WHAT YOU WILL DO:
**a)** In the passage on Kubernetes volumes, switch "emptyDir" to "scratchDir" and write out everything from "An emptyDir volume is first" down to "across container crashes.".
**b)** In the passage on Kubernetes volumes, what happens to the data in an emptyDir volume when a Pod is removed from a node?
**c)** Write the next part of the passage on Kubernetes volumes, picking up after its final sentence.

QUOTED PASSAGE:
══════

An emptyDir volume is first created when a Pod is assigned to a Node, and exists as long as that Pod is running on that node. As the name says, it is initially empty. Containers in the pod can all read and write the same files in the emptyDir volume, though that volume can be mounted at the same or different paths in each container. When a Pod is removed from a node for any reason, the data in the emptyDir is deleted forever. NOTE: a container crashing does NOT remove a pod from a node, so the data in an emptyDir volume is safe across container crashes.

Some uses for an emptyDir are:

• scratch space, such as for a disk-based merge sort
• checkpointing a long computation for recovery from crashes
• holding files that a content-manager container fetches while a webserver container serves the data

By default, emptyDir volumes are stored on whatever medium is backing the machine - that might be disk or SSD or network storage, depending on your environment. However, you can set the emptyDir.medium field to "Memory" to tell Kubernetes to mount a tmpfs (RAM-backed filesystem) for you instead. While tmpfs is very fast, be aware that unlike disks, tmpfs is cleared on machine reboot and any files you write will count against your container’s memory limit.

empty.yaml

apiVersion: v1
kind: Pod
metadata:
  name: test-pd
spec:
  containers:
  - image: redis:3.0-nanoserver
    name: test-container
    volumeMounts:
    - mountPath: /cache
      name: cache-volume
  volumes:
  - name: cache-volume
    emptyDir: {}
  nodeSelector:
    beta.kubernetes.io/os: windows

A secret volume is used to pass sensitive information, such as passwords, to pods. You can store secrets in the Kubernetes API and mount them as files for use by pods without coupling to Kubernetes directly. secret volumes are backed by tmpfs (a RAM-backed filesystem) so they are never written to non-volatile storage.

══════

EXTRACTED MATERIAL:
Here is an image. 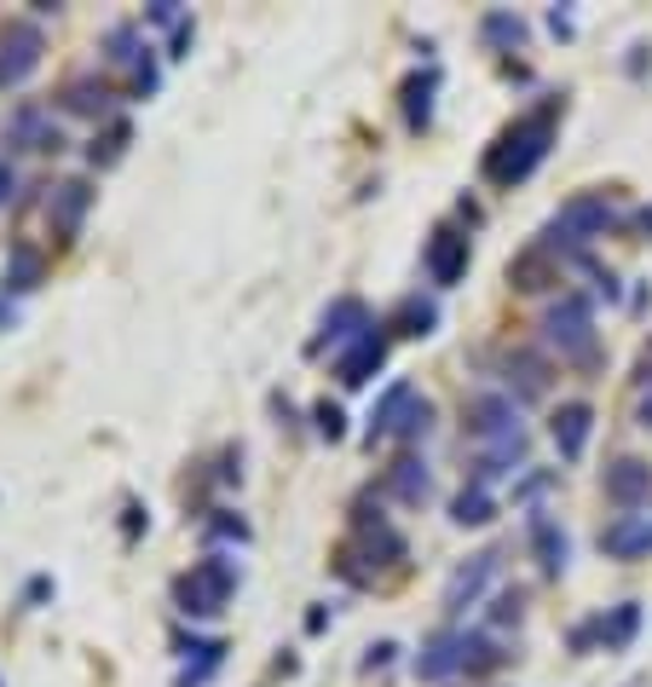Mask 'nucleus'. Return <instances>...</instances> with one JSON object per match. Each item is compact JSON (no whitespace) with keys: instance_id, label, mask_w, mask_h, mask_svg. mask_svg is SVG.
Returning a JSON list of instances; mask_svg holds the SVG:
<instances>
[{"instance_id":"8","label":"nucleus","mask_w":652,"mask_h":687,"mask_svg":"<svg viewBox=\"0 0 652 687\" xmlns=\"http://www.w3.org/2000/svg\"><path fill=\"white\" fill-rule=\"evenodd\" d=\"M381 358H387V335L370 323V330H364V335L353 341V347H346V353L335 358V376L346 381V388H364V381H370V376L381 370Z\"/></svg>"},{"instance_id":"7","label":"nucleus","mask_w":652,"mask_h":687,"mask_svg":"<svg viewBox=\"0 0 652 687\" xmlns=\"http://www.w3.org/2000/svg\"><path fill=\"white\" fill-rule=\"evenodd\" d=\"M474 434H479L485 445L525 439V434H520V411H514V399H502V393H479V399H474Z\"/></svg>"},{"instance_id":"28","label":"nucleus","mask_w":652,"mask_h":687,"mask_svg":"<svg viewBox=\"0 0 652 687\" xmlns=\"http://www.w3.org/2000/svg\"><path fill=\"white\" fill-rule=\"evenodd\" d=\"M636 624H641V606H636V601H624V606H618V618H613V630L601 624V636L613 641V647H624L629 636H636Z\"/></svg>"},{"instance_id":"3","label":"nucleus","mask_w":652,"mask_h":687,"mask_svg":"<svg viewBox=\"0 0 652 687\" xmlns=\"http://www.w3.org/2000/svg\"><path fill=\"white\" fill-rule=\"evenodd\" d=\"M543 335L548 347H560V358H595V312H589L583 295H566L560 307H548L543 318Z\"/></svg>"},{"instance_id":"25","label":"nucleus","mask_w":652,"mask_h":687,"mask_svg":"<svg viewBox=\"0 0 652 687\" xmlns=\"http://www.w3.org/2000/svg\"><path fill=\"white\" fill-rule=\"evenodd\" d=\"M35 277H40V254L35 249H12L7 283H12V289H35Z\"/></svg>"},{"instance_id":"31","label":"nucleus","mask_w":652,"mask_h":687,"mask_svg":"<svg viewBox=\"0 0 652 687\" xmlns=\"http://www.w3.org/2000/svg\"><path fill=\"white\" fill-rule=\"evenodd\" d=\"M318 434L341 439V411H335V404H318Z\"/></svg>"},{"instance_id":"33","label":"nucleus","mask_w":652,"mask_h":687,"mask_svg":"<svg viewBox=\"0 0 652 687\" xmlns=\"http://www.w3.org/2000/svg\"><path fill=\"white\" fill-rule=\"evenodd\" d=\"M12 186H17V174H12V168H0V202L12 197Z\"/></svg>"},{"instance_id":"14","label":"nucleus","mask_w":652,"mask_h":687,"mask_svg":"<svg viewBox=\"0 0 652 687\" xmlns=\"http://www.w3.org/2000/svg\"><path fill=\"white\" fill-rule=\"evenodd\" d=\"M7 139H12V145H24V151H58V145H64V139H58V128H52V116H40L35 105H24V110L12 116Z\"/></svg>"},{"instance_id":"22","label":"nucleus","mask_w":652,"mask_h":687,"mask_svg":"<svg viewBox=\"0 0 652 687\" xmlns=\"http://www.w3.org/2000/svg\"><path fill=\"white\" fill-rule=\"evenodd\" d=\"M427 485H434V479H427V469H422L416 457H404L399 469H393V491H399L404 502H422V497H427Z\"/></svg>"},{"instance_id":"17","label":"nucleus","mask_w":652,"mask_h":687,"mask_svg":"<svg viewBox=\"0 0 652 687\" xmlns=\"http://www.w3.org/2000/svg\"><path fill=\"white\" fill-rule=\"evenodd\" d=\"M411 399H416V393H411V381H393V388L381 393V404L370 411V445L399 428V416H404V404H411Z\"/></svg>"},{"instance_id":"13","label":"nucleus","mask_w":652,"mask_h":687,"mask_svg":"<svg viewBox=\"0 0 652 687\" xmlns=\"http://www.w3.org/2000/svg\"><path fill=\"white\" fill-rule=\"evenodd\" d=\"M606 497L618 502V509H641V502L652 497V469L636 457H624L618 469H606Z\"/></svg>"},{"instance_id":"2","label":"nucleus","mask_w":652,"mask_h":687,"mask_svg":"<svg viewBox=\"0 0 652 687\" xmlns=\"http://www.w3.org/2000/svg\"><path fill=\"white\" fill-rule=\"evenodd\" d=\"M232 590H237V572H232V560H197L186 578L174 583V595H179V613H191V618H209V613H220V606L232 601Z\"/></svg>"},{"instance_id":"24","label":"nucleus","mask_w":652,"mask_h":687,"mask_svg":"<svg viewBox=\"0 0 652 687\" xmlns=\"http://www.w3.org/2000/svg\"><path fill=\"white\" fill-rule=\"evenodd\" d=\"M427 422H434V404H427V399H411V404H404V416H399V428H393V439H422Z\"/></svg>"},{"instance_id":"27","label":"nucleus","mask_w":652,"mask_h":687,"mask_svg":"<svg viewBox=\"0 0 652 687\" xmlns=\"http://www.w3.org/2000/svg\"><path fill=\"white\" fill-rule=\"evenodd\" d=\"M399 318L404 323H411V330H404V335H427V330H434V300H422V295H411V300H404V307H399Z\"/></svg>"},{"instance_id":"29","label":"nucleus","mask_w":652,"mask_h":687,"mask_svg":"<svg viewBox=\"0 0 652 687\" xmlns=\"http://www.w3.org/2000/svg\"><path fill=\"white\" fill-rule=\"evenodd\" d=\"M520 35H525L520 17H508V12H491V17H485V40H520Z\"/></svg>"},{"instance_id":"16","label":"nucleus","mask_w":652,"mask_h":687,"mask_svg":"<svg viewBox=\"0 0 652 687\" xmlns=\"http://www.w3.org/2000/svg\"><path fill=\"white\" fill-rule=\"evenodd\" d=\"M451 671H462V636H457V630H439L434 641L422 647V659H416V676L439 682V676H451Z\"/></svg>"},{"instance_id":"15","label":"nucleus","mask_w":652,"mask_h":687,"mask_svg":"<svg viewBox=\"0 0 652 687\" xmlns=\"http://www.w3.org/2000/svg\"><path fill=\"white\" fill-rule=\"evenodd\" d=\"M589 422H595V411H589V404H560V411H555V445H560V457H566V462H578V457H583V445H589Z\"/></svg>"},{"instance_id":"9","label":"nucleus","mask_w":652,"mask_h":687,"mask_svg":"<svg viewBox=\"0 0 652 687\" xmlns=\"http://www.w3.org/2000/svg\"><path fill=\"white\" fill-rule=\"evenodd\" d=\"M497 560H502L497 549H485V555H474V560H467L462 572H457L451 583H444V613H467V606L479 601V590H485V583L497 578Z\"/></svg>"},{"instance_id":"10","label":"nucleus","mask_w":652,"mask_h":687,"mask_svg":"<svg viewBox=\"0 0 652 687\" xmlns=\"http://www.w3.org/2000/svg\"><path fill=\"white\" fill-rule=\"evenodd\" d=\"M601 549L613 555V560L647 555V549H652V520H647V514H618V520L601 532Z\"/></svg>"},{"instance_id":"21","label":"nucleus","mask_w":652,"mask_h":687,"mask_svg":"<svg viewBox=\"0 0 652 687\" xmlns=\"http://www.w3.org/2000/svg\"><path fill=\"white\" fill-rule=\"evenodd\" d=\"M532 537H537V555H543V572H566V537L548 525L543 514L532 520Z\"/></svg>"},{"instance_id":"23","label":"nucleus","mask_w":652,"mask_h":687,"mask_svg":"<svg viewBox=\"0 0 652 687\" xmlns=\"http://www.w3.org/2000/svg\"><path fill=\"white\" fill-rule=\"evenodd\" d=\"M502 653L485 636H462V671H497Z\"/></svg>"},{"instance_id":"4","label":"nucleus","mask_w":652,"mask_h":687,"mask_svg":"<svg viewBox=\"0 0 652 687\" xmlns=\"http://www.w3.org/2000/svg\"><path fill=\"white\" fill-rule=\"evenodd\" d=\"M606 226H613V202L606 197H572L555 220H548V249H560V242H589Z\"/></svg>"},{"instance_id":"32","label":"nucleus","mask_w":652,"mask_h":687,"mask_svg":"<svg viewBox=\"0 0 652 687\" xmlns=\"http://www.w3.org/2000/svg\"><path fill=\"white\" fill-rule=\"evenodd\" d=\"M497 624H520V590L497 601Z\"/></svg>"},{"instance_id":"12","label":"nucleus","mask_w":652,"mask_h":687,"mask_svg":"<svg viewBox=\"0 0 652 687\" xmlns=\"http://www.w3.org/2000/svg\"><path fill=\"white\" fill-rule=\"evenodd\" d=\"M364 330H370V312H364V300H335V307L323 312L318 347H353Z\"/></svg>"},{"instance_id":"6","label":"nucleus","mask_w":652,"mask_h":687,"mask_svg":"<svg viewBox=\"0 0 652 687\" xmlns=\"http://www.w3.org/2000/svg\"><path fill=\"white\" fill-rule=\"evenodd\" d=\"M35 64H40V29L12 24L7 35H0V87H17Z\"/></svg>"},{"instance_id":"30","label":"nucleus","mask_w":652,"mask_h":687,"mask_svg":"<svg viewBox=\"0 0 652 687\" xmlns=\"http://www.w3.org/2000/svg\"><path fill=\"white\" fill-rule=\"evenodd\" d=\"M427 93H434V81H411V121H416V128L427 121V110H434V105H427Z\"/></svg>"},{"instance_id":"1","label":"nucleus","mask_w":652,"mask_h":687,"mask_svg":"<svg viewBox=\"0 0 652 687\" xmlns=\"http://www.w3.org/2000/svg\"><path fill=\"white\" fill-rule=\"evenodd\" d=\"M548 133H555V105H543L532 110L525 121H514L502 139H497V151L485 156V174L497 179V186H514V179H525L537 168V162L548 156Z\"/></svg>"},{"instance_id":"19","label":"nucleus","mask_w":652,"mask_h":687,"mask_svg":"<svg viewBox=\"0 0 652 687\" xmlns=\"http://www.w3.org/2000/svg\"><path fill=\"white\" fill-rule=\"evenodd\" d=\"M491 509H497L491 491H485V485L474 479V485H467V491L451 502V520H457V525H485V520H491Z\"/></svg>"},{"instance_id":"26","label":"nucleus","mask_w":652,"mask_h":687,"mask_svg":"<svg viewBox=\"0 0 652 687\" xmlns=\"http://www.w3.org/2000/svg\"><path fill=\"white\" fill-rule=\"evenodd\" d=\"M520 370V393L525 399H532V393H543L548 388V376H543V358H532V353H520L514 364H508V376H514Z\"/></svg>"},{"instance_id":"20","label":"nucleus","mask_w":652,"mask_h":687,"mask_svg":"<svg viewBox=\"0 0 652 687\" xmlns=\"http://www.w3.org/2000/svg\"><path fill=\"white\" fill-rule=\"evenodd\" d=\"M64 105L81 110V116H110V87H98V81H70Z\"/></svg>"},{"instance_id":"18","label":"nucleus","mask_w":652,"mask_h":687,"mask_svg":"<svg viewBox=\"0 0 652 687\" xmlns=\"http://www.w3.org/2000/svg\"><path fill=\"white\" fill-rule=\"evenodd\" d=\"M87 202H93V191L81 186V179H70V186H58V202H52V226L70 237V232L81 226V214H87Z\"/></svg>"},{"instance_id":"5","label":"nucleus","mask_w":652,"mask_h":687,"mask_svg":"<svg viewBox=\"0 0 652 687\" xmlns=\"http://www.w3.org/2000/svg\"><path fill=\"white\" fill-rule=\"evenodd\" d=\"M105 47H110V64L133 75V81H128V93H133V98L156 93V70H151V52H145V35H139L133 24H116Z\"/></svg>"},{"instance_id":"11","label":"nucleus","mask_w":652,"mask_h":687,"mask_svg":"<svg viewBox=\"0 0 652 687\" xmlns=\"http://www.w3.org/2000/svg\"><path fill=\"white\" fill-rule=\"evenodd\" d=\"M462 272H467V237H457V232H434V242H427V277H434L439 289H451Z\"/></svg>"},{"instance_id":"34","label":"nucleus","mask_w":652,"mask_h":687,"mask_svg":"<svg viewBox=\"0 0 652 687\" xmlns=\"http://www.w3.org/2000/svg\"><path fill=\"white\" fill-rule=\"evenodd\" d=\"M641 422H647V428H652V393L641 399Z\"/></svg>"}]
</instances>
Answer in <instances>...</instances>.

══════

RESPONSES BY TASK:
**a)**
An scratchDir volume is first created when a Pod is assigned to a Node, and exists as long as that Pod is running on that node. As the name says, it is initially empty. Containers in the pod can all read and write the same files in the scratchDir volume, though that volume can be mounted at the same or different paths in each container. When a Pod is removed from a node for any reason, the data in the scratchDir is deleted forever. NOTE: a container crashing does NOT remove a pod from a node, so the data in an scratchDir volume is safe across container crashes.

**b)** The data is deleted forever.

**c)**
Important: You must create a secret in the Kubernetes API before you can use it

Secrets are described in more detail here.

As of right now this does not appear to work with Windows due to moby/moby#28401

A persistentVolumeClaim volume is used to mount a PersistentVolume into a pod. PersistentVolumes are a way for users to “claim” durable storage (such as a GCE PersistentDisk or an iSCSI volume) without knowing the details of the particular cloud environment.

See the PersistentVolumes example for more details.

First, create the persistent volume. This uses gcePersistentDisk for mounting GCE persistent disk. https://kubernetes.io/docs/concepts/storage/volumes/#gcepersistentdisk

Then add that disk to your windows node, format and mount that disk (example here mounts it to D:). The following will add the disk to k8s as a persistent volume.

windows-pv.yaml

apiVersion: "v1"
kind: "PersistentVolume"
metadata:
  name: "gce-windows-pv"
spec:
  capacity:
    storage: "1Gi"
  accessModes:
    - "ReadWriteOnce"
  hostPath:
    path: "D:/"

The next yaml file will create the persistent volume claim that a pod can use to mount the volume.

windows-pv-claim.yaml

kind: PersistentVolumeClaim
apiVersion: v1
metadata:
  name: windows-pv-claim
spec:
  accessModes:
    - ReadWriteOnce
  resources:
    requests:
      storage: 1Gi

The following creates a pod and mounts the persistent volume to C:\test-pv in the redis container.

redis-pvc.yaml

apiVersion: v1
kind: Pod
metadata:
  name: test-pd-hp5
spec:
  containers:
  - image: redis:3.0-nanoserver
    name: test-container2
    volumeMounts:
    - mountPath: C:/test-pd
      name: pv1
  volumes:
    - name: pv1
      persistentVolumeClaim:
        claimName: task-pv-claim
  nodeSelector:
    beta.kubernetes.io/os: windows

Persistent Volume Claims allow a pod to use a persistent volume without knowing the underlying mechanics of the volume (is it a local/network/gce disk). The mechanics of Persistent Volumes and Persistent Volume Claims appear to work fine with windows containers.

The demo at kubernetes-ovn-heterogeneous-cluster walks through the manual provisioning and setup of an cluster on Google Cloud Platform (though the steps to setup on different cloud provider would be very similar).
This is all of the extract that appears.